When tourists visit Los Angeles with little information aside from a guidebook, their first stop is often the Hollywood Walk of Fame. An approximate 10 million out-of-towners flock to the 1.3-mile stretch of Hollywood Boulevard annually in the hopes of finding their favorite celebrities’ names among the more than 2,500 brass stars. The built environment around those stars, by contrast, has left visitors feeling underwhelmed about their Hollywood experience.
With bonds secured from the local Community Redevelopment Agency (CRA/LA), a new master plan for the area has recently been revealed as part of City Councilmember Mitch O’Farrell’s Heart of Hollywood initiative that was first announced in October 2018. “Hollywood is an iconic destination known the world over,” said O’Farrell on his website, “but it is also a regional economic engine helping create good jobs and healthy neighborhoods.

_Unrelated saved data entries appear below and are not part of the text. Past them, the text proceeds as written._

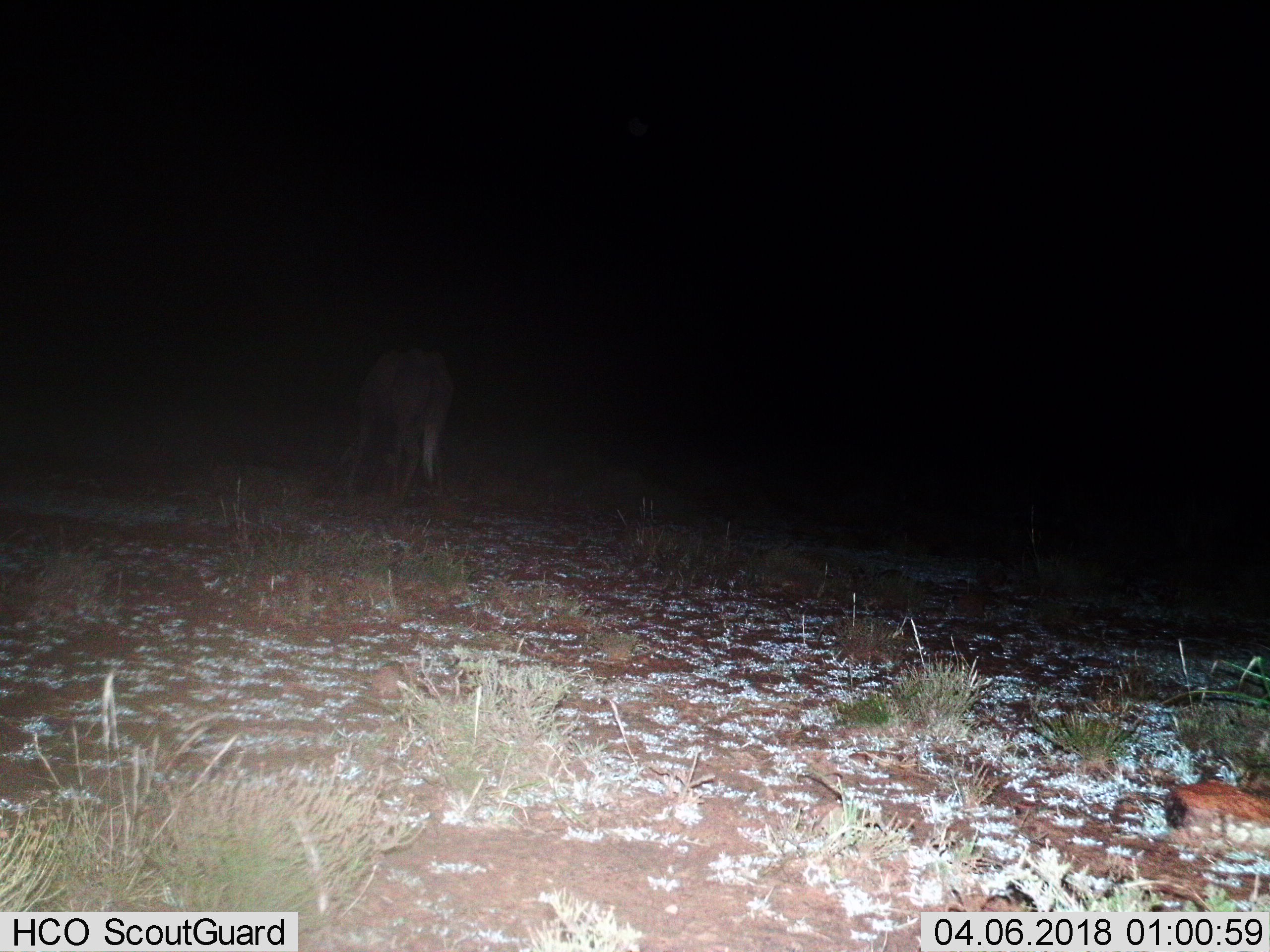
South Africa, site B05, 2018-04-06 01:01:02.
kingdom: Animalia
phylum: Chordata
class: Mammalia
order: Carnivora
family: Hyaenidae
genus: Parahyaena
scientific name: Parahyaena brunnea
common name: brown hyena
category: hyenabrown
Hyenabrown (brown hyena) (Parahyaena brunnea), count 1. Behavior (volunteer vote fractions): standing 100%, resting 0%, moving 0%, interacting 0%. Young present (vote fraction): 0%. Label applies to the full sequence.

I’ve been working to ensure that Hollywood evolves into a future worthy of its rich history with a priority focus on its residents, businesses, and its signature entertainment industry, as well as its rightful place as a world tourist destination.”
Global design and architecture firm Gensler presented plans for a more pedestrian-friendly version of the 15-block tourist destination. Beyond necessary repairs to the sidewalks, which have been badly damaged by decades of neglect, the main planning proposal addresses the area’s lack of unified signage, greenery, and street furnishing. Under the proposed plan, street parking and driving lanes would be significantly reduced to make room for more pedestrian activities, including sidewalk dining and outdoor performances, and will even establish five “event plazas” adjacent to the area’s most popular tourist attractions, such as the Pantages Theatre and the Hollywood Highland Center Mall. Though there is currently no construction date set, Gensler is working with the city to further develop the master plan design, to be presented to the public throughout 2020 for feedback.
The renovation of the Hollywood Walk of Fame is just one of many attempts to make Los Angeles a more pedestrian-friendly city in response to recently increased densification. Last November, local architecture firm RCH Studios presented their master plan for Santa Monica’s Third Street Promenade that would similarly create room for unimpeded pedestrian traffic, street performances, and other related outdoor activities.